As companies in the polluting and extractive industries were increasingly forced to internalize the social costs of their activities, they turned to the public relations industry for help. The consultants examined the grassroots organizing methods that had made the environmental movement and other social movements so successful, and recommended that their employers adopt similar methods. Of course, pollution and waste do not have the same public appeal as health and efficiency, so the industries involved needed to compensate for their lack of popular support with money. The enormous success of the counterrevolution that ensued has been evident in Republican and Democratic administrations and Congresses alike.

A primary tool for corporate public relations is the creation of front groups, allegedly grassroots organizations that dress industry’s preferred policies in the garb of “reason,” “science” and “public interest.” Take, for example, The Information Council on the Environment, a coal-industry front group. Documents outlining its media strategy described a plan to target “older, less-educated males from larger households who were not typically information-seekers.” Public relations firms like Merrill Rose encourage companies to “put your words in someone else’s mouth,” and the numerous “citizens'” groups supporting mining in the western states speak quite well for the companies who fund them.

Corporations such as Mobil, Du Pont, Ford, Philip Morris, Monsanto and Pfizer all support multiple organizations with deceptive names like “The American Council on Science and Health” and “Citizens for a Sound Economy.” These groups often share office space with more overt industry lobby groups. The Council for Solid Waste Solutions shares space with the Society of the Plastic Industry, Inc. The Oregon Lands Coalition has the same address as the Association of Oregon Industries.

Sometimes the groups even masquerade as environmental organizations. The National Wetlands Coalition, made up largely of oil and gas companies, was formed to protect its members’ “right” to drill wherever they please, and the Keep America Beautiful Campaign has fought aggressively against recycling legislation.

The media uncritically reports statements from these organizations and government officials cloak favors to their contributors in talking points these groups provide. Media reports also fail to dismiss the outrageous claims about the lobbying power of environmental and other social justice groups. The pollution lobby outspends them at least ten to one, spending over $1 billion.

So where can you go for reliable information? You may not take me seriously when I say “environmental groups,” but let me explain why this is actually a reasonable answer.

Industry’s power is grounded primarily in money. Because companies deliver their message through other people’s mouths, they can propagate lies as often as they like. When one group gets exposed, they start another and pump some money into it. Most people assume that corporate representatives are bending or ignoring the truth when they speak directly on the corporation’s behalf. Recent revelations about the tobacco industry provide only one of thousands of examples justifying such cynicism.

However, environmental groups have nothing if they lose their credibility. Their power is almost entirely grounded in their ability to convey accurate information in such a way that people understand its significance for their daily lives. When I worked for the Sierra Club, every fact that went into print, be it for press releases, information sheets handed out at street fairs or internal newsletters, had to be carefully checked. No exaggerating or fudging was permitted.

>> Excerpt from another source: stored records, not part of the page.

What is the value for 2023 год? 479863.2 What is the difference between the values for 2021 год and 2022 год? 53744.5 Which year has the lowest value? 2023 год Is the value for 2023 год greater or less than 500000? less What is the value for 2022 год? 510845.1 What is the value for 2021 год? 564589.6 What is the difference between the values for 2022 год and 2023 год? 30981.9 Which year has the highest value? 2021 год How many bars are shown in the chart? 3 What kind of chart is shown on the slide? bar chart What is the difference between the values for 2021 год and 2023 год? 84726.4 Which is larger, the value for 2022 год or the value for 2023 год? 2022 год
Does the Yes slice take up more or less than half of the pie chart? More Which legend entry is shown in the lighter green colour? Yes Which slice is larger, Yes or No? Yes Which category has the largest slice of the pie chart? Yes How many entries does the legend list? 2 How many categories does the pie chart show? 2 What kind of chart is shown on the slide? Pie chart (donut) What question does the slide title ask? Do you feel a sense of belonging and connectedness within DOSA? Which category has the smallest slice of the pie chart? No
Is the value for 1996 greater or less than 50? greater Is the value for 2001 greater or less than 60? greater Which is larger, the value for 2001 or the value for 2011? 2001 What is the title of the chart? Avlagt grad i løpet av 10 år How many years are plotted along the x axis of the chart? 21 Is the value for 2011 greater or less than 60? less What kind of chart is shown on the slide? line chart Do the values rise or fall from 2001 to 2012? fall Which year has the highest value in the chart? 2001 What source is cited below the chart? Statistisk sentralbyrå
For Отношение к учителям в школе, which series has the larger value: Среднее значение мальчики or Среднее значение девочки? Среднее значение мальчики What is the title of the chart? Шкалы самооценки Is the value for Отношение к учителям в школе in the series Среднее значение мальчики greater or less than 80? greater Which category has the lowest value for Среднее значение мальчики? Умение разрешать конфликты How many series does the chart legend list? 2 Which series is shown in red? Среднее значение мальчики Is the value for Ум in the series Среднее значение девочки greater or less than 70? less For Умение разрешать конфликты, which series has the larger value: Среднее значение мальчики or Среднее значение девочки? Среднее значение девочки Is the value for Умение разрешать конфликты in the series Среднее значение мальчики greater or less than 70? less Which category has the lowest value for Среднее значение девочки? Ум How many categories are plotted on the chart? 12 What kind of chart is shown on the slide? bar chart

There are few incentives to do otherwise. Comparatively speaking, environmentalists have less to gain personally from the policies they advocate than do most lobbyists. It is fairly obvious why Ford Motor Company does not want stricter fuel efficiency standards, but it is less obvious why an upper middle-class Manhattanite would devote hundreds of hours to reducing the number of diesel bus depots in the Bronx. More to the point, organizations like the Union of Concerned Scientists (a real environmental group) could not plausibly have any reason for existing, other than to promote reasonable scientific solutions to real environmental problems.